= Prompt =
Copy every line of the entries that includes the word "pbpfrontproductcontroller".

= Task data =
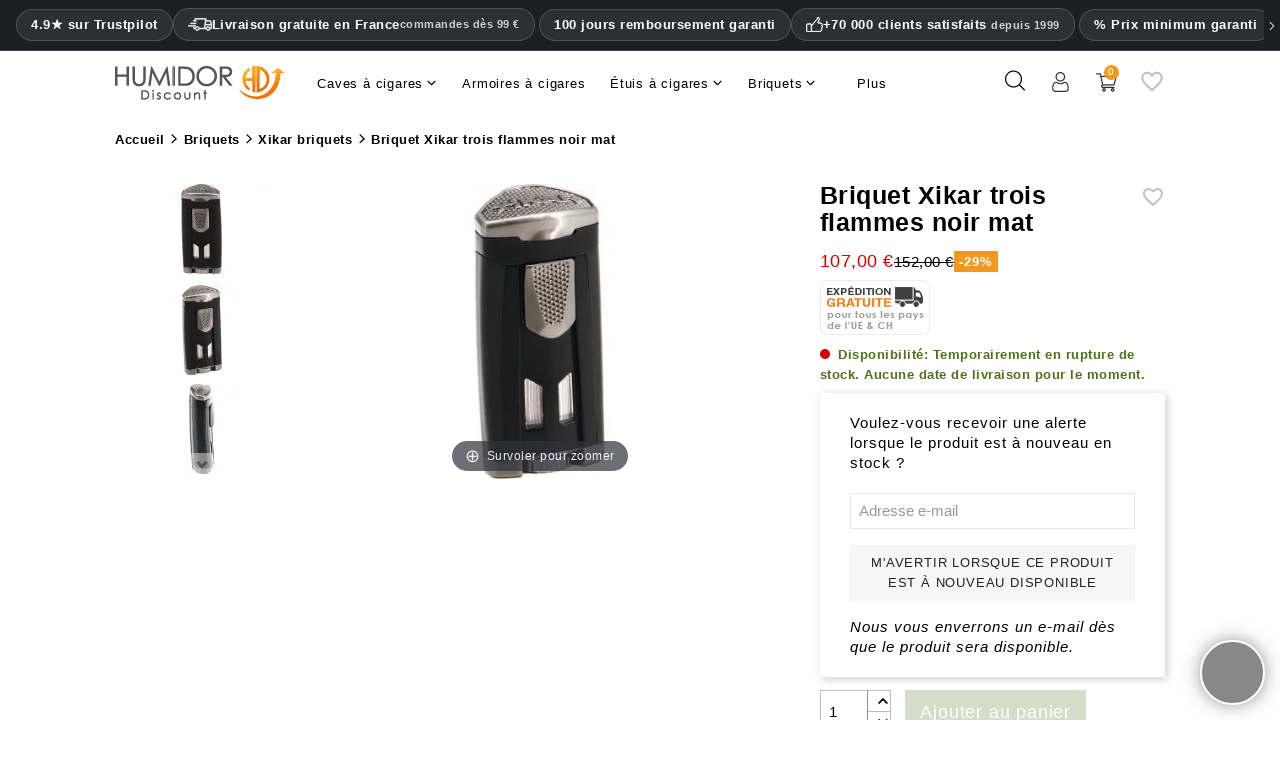

--- FILE ---
content_type: text/html; charset=utf-8
request_url: https://www.humidordiscount.fr/module/productbundlespro/ajax?route=pbpfrontproductcontroller&action=renderwidget&rand=1770128533002&token=4073596c56ffa750eb5d10a784171ea9&id_product=13882&id_customization=0&qty=1
body_size: -130
content:


<div class="pbp-widget-full-width pbp-widget">
  <div id="pbp-product-tabs" class="product-under-pict">
    
          </div>
</div>

<script>id_product = 13882;</script>


--- FILE ---
content_type: text/html; charset=utf-8
request_url: https://www.humidordiscount.fr/module/productbundlespro/ajax?route=pbpfrontproductcontroller&action=getproductinfo&rand=1770128533707&token=4073596c56ffa750eb5d10a784171ea9&id_product=13882&id_customization=0&qty=1
body_size: 244
content:
{"id_product":"13882","id_product_attribute":0,"out_of_stock":"2","id_category_default":"487","link_rewrite":"","ean13":"813463013223","minimal_quantity":"1","unit_price_ratio":"0.000000","rating_values":{"iAverage":0,"bHalf":null,"fReviewAverage":"0","iMaxRating":5,"iAverageMaxRating":5,"iCountReviews":0,"iCountRatings":0,"aParamStars":"\/modules\/gsnippetsreviews\/views\/img\/picto\/1-star-yellow\/picto.png","show_ratings":false},"allow_oosp":1,"category":"xikar","link":"https:\/\/www.humidordiscount.fr\/briquet-xikar-trois-flammes-noir-mat","attribute_price":0,"price_tax_exc":89.915966,"price":107,"price_without_reduction":107,"reduction":0,"specific_prices":false,"quantity":0,"quantity_all_versions":0,"id_image":"fr-default","features":[{"name":"Dimensions (H x La x Lo)","value":["80 ","35 ","20 "],"id_feature":"31","alt_name":null,"random":null,"id_feature_value":"158793","order":1},{"name":"Poids","value":"126","id_feature":"34","alt_name":"Poids du produit","random":null,"id_feature_value":"158796","order":14},{"name":"Nombre de flammes ","value":"3","id_feature":"166","alt_name":"Flammes","random":null,"id_feature_value":"158797","order":1022},{"name":"Type flamme ","value":"Flamme jet","id_feature":"167","alt_name":"Technologie \u00e0 flamme","random":null,"id_feature_value":"1015","order":1023},{"name":"Optimis\u00e9 pour les fumeurs de pipe ","value":"Non","id_feature":"173","alt_name":"Convient aux fumeurs de pipe ","random":null,"id_feature_value":"1046","order":1024},{"name":"Instead of","value":"151.2","id_feature":"273","alt_name":null,"random":null,"id_feature_value":"159501","order":1025},{"name":"R\u00e9f\u00e9rence fournisseur","value":"10783","id_feature":"-1","alt_name":"R\u00e9f\u00e9rence fournisseur","random":null,"order":1026},{"name":"Couleur","value":"Noir","id_feature":"146","alt_name":null,"random":null,"id_feature_value":"966","order":10001},{"name":"Marque ","value":"Xikar","id_feature":"244","alt_name":null,"random":null,"id_feature_value":"6285","order":10020},{"name":"EAN13","value":"813463013223","id_feature":"-2","alt_name":"Code EAN","random":null,"order":10023}],"attachments":[],"virtual":1,"pack":false,"packItems":[],"nopackprice":0,"rate":19,"tax_name":"MWST 19.0%","base_price_exc_tax":"89.915966"}

--- FILE ---
content_type: image/svg+xml
request_url: https://www.humidordiscount.fr/themes/mynxea_HD-child/img/complete-star.svg
body_size: -1217
content:
<?xml version="1.0" encoding="utf-8"?>
<!-- Generator: Adobe Illustrator 16.0.0, SVG Export Plug-In . SVG Version: 6.00 Build 0)  -->
<!DOCTYPE svg PUBLIC "-//W3C//DTD SVG 1.1//EN" "http://www.w3.org/Graphics/SVG/1.1/DTD/svg11.dtd">
<svg version="1.1" id="Capa_1" xmlns="http://www.w3.org/2000/svg" xmlns:xlink="http://www.w3.org/1999/xlink" x="0px" y="0px"
	 width="15px" height="20px" viewBox="2.5 0 15 20" enable-background="new 2.5 0 15 20" xml:space="preserve">
<path fill="#FFCC32" d="M17.494,8.392c0,0.133-0.076,0.276-0.232,0.433l-3.271,3.188l0.774,4.505
	c0.006,0.043,0.009,0.102,0.009,0.181c0,0.127-0.031,0.232-0.095,0.319c-0.063,0.088-0.154,0.132-0.274,0.132
	c-0.113,0-0.234-0.037-0.359-0.109L10,14.914L5.956,17.04c-0.133,0.072-0.252,0.109-0.361,0.109c-0.126,0-0.22-0.044-0.283-0.132
	c-0.063-0.087-0.095-0.192-0.095-0.319c0-0.036,0.006-0.096,0.018-0.181l0.775-4.505L2.73,8.824
	C2.581,8.661,2.506,8.518,2.506,8.392c0-0.222,0.168-0.36,0.505-0.415l4.521-0.657l2.026-4.099C9.673,2.975,9.82,2.851,10,2.851
	c0.181,0,0.328,0.124,0.441,0.37l2.027,4.099l4.521,0.657C17.328,8.031,17.494,8.17,17.494,8.392z"/>
</svg>


--- FILE ---
content_type: text/plain
request_url: https://www.google-analytics.com/j/collect?v=1&_v=j102&a=45684094&t=pageview&_s=1&dl=https%3A%2F%2Fwww.humidordiscount.fr%2Fbriquet-xikar-trois-flammes-noir-mat&ul=en-us%40posix&dt=Briquet%20Xikar%20trois%20flammes%20noir%20mat%20%7C%20Livraison%20gratuite&sr=1280x720&vp=1280x720&_u=IEBAAEABAAAAACAAI~&jid=170444778&gjid=820588657&cid=1238916536.1770128532&tid=UA-226860-14&_gid=1972093494.1770128532&_r=1&_slc=1&z=1839074693
body_size: -452
content:
2,cG-GPG8YVQZ57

= Solution below =
request_url: https://www.humidordiscount.fr/module/productbundlespro/ajax?route=pbpfrontproductcontroller&action=renderwidget&rand=1770128533002&token=4073596c56ffa750eb5d10a784171ea9&id_product=13882&id_customization=0&qty=1
request_url: https://www.humidordiscount.fr/module/productbundlespro/ajax?route=pbpfrontproductcontroller&action=getproductinfo&rand=1770128533707&token=4073596c56ffa750eb5d10a784171ea9&id_product=13882&id_customization=0&qty=1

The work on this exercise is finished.